Decreto sicurezza, la rivolta dei sindaci fa arrabbiare Salvini: “Con tutti i problemi…”

ULTIMO AGGIORNAMENTO 18:38

salvini sicurezza Decreto sicurezza, Orlando: “Non lo applichiamo”

Il decreto sicurezza, fortemente voluto da Matteo Salvini e che recentemente ha ottenuto l’ok del Presidente della Repubblica, continua a far discutere e a suscitare molte polemiche.

Già nelle scorse settimane erano state molte le manifestazioni di dissenso nei confronti del provvedimento, giunte anche da alcuni consigli comunali, come ad esempio quello di Torino (dove governa il Movimento 5 Stelle, ndr).

In giornata, anche altri due sindaci si sono uniti al coro dei “no” nei confronti di una misura fortemente stringente nei confronti delle politiche migratorie.

Il primo è stato il sindaco di Palermo, Leoluca Orlando, che ha deciso di sospendere gli effetti del decreto sicurezza nel capoluogo siciliano. Orlando contesta principalmente “l’impossibilità di iscriversi all’anagrafe alla scadenza del permesso di soggiorno per motivi umanitari”, che comporta l’esclusione da tutta una serie di servizi sociali.

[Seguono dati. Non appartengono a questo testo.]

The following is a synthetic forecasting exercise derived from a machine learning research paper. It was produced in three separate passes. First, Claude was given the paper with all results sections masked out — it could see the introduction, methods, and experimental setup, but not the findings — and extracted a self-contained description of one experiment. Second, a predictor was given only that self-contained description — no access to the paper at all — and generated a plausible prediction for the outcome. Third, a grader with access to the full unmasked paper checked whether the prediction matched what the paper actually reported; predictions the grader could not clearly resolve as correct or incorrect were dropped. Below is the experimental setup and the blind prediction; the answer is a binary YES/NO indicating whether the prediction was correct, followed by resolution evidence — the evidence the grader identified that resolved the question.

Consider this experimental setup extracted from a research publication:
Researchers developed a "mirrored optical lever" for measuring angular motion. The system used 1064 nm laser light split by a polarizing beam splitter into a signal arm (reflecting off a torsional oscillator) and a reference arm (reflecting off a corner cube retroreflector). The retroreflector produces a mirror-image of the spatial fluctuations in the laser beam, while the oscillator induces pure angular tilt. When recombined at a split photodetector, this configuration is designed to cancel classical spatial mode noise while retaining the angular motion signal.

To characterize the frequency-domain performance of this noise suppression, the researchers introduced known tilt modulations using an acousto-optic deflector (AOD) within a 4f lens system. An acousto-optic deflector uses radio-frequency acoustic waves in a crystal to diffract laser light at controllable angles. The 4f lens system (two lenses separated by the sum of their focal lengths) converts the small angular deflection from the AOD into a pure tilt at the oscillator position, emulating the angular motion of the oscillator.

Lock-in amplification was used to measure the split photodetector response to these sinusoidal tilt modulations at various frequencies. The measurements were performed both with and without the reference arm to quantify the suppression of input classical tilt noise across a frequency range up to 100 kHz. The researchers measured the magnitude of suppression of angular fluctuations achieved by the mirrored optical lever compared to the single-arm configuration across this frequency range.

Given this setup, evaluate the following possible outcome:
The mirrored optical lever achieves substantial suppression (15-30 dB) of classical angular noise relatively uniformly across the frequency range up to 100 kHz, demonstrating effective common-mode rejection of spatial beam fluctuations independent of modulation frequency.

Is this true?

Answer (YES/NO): NO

La replica di Salvini: “Sindaco sinistro”

Il primo cittadino palermitano non ha usato giri di parole, e ha bollato il decreto sicurezza come “disumano e criminogeno”. Una posizione che ha scatenato subito la replica di Salvini: “Con tutti i problemi della città, il sindaco sinistro pensa a fare disobbedienza”, ha detto il leader della Lega, che ha poi ricordato come la legge sia stata firmata dallo stesso Mattarella.

Anche il sindaco di Napoli, Luigi De Magistris, ha deciso di sospendere gli effetti del decreto sicurezza: “Noi applichiamo le leggi ordinarie solo se rispettano la Costituzione repubblicana. È obbedienza alla Carta e non disobbedienza civile”.